Your task: From the post on frontier violence, quote the passage from "The problem with" to "the entire West." word for word.

Segment Start: Text for analysis

Mises Wire

The violent and wild west after all?

The violent and wild west after all?

Reader "Albert Nock" was kind enough to send me notice of some new research on violence on the American frontier. This relates back to an article I wrote for Mises.org in 2004 and to extensive work done by Terry Anderson and Peter Hill (including an article in the JLS). There is also a chapter on the topic in Thomas Woods' latest book.

The article, "Guns, Murder, and Probability" by Randolph Roth, makes the case for a very murderous West based on some research done on the California and Oregon frontiers in the late 19th century. Roth provides a statistical case for why the California and Oregon numbers, which show a high number of murders per capita, should provide a more accurate view of the frontier overall than the work done by Dykstra and Hollon, for example, showing that the frontier was quite mild in its violence.

Roth clearly is in search of the best data he can find, but he draws conclusions that may be far too broad.

First of all, I would have to point to the methods in the Oregon research right away. If the research is based on newspaper articles as Roth notes, then that could be thoroughly unreliable. As noted here about killings in Bleeding Kansas, contemporary accounts of killings on the frontier can be notoriously unreliable due to exaggeration. The same may be true of the California data as well, depending on its reliance on contemporary journalism.

The problem with drawing broad conclusions, as Roth does, is that the California case may be unique, and gives some indications that it is in fact unique, and not suited to be used as a generalization for the entire Western frontier. Roth notes that the areas he examines are areas of high Anglo-hispanic conflict, and that even among the areas he surveys, there are wide variances in the murder rate. In other words, we can't even generalize a murder rate to the sample area, let alone all of California or the entire West.

Segment End: Text for analysis
Segment Start: Given records

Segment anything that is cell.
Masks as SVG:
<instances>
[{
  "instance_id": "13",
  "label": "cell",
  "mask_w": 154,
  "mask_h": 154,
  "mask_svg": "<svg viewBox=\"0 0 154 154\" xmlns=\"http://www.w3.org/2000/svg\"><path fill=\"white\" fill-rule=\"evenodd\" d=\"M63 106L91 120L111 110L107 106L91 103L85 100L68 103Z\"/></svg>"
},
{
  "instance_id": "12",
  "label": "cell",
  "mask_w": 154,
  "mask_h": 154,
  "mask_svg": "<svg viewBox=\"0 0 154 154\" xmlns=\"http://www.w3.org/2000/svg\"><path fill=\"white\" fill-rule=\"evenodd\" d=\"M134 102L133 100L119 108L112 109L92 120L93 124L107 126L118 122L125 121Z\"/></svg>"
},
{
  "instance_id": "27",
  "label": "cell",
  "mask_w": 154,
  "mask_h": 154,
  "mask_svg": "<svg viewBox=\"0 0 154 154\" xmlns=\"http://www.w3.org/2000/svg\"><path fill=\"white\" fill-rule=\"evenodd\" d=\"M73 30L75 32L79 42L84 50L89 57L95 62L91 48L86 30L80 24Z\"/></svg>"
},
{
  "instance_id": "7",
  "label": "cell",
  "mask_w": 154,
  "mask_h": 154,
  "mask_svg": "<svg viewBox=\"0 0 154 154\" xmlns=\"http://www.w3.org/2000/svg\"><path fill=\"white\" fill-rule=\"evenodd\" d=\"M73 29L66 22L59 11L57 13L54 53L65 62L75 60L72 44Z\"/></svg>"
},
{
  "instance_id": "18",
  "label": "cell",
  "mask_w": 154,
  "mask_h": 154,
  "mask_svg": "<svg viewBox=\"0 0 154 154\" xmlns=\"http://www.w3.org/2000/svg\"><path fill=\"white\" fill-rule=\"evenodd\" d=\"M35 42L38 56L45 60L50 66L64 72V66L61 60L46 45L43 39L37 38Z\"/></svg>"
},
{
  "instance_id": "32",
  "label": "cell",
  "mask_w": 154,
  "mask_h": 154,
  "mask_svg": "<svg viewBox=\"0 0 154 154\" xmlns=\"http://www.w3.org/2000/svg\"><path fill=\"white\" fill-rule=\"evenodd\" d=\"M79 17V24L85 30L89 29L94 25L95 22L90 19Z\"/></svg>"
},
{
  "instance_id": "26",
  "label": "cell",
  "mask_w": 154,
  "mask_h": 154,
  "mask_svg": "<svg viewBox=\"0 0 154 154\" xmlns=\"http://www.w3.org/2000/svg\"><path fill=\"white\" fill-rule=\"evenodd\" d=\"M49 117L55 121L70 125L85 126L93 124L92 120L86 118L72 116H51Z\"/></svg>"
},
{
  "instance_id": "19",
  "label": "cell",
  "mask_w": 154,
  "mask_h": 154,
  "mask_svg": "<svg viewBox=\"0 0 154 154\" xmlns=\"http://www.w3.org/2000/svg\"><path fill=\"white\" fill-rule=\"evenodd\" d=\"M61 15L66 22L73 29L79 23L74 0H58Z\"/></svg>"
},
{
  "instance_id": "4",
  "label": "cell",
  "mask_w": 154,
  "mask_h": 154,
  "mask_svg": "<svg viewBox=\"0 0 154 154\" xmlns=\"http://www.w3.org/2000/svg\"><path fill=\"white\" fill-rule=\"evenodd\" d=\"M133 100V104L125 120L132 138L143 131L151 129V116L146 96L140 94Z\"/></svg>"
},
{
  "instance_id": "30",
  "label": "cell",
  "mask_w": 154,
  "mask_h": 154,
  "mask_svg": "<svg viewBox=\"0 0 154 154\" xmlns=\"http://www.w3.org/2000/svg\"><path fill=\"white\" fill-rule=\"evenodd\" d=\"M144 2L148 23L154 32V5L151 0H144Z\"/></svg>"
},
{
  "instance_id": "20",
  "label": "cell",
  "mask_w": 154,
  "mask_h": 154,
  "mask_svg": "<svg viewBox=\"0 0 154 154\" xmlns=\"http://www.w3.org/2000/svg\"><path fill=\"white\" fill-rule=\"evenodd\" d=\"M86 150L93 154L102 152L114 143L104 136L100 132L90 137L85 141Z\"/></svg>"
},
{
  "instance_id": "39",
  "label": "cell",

Segment End: Given records

Expected answer:
The problem with drawing broad conclusions, as Roth does, is that the California case may be unique, and gives some indications that it is in fact unique, and not suited to be used as a generalization for the entire Western frontier. Roth notes that the areas he examines are areas of high Anglo-hispanic conflict, and that even among the areas he surveys, there are wide variances in the murder rate. In other words, we can't even generalize a murder rate to the sample area, let alone all of California or the entire West.